В саду умиротворяюще жужжали шмели. Смеялась Хель, прикрывая лицо рукавом. Успокоившийся Гарм развалился на солнышке. Фенрир лениво пытался отгрызть посеребрённую бляшку с сапога Тора.
–  Мне ведомо место, подходящее для твоей дочери, –  задумчиво произнес Один. – Нибльхейм, обитель душ погибших смертных. Сейчас там заправляет кто-то из огненных великанов Муспелля и воительница Модгуд, но толку от них немного. Твоя девица выглядит достаточно серьезной, чтобы поддерживать достойный порядок в Нибльхейме. Она, как ты сам сказал, умеет находить общий язык с мертвыми – поскольку и сама наполовину мертва.
«Королева Хель», –  Локи попробовал эти слова на вкус и хмыкнул. Владычица мертвецов, обитательница края вечных туманов и сумерек. Влекомый неутолимым любопытством, он как-то побывал в тамошних краях и решил, что в Нифльхейме с его болотами и рыдающими тенями ему не нравится. Если он согласится, его дочь никогда больше не увидит солнечного света. Ее подданными и друзьями станут призраки умерших… от которых она сможет узнать столько всего интересного. Возможно, Хель новое жилище и новое занятие придутся по душе. Там до нее уж точно никто не доберется. Ни одна живая душа. Она будет в безопасности.
И сможет в случае необходимости предоставить надежное убежище своему беспокойному отцу, у которого столько врагов...
–  Допустим, –  протянул Локи. – Ну, а Фенрир? Что насчет него? Кто-то, а он больше остальных смахивает на будущего погубителя мира. Правда, сейчас он еще мал, но непременно вырастет!

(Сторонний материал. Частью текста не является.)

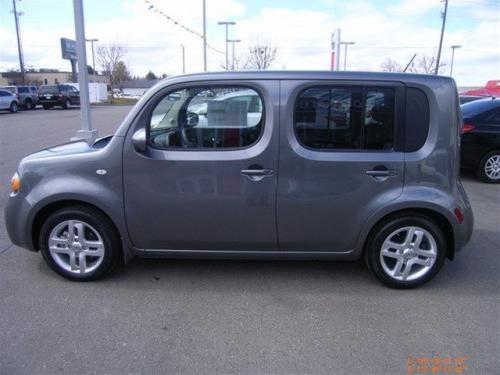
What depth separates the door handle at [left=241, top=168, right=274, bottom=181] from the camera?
3.41 m

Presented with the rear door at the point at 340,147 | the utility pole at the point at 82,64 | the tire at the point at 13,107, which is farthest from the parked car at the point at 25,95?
the rear door at the point at 340,147

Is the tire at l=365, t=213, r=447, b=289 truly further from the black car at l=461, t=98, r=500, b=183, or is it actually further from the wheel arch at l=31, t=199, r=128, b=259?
the black car at l=461, t=98, r=500, b=183

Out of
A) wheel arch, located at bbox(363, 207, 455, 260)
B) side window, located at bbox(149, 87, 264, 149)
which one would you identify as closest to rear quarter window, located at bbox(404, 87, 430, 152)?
wheel arch, located at bbox(363, 207, 455, 260)

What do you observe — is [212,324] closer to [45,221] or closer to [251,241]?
[251,241]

–  Фенрир останется здесь, –  коротко и непререкаемо изрек Один. Локи осекся.
–  Здесь – то есть при твоем дворе? – после долгого молчания решился уточнить он. – И в качестве кого же, позволь спросить? У тебя уже есть два ручных волка. Хочешь, чтобы их стало три для ровного счета? Или тебе понадобился цепной пес?

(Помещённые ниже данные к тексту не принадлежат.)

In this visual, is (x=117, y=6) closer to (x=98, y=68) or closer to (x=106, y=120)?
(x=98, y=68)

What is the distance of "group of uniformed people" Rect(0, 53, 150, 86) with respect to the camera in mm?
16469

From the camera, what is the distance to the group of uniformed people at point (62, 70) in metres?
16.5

–  Хочу подыскать ему достойного наставника, –  удивил собеседника ответом правитель Асгарда. – Не второго отца, но того, кто сумеет отыскать тропинку к его сердцу. Того, кто убедит твоего сына скинуть звериную шкуру и подняться на ноги. Ведь родился-то он не волком, так?
–  Так, –  был вынужден признать Локи. Падающий снег, корзинка с двумя спящими младенцами… как давно все это было. – Но бы не надеялся на то, что кому-то удастся изменить нрав Фенрира.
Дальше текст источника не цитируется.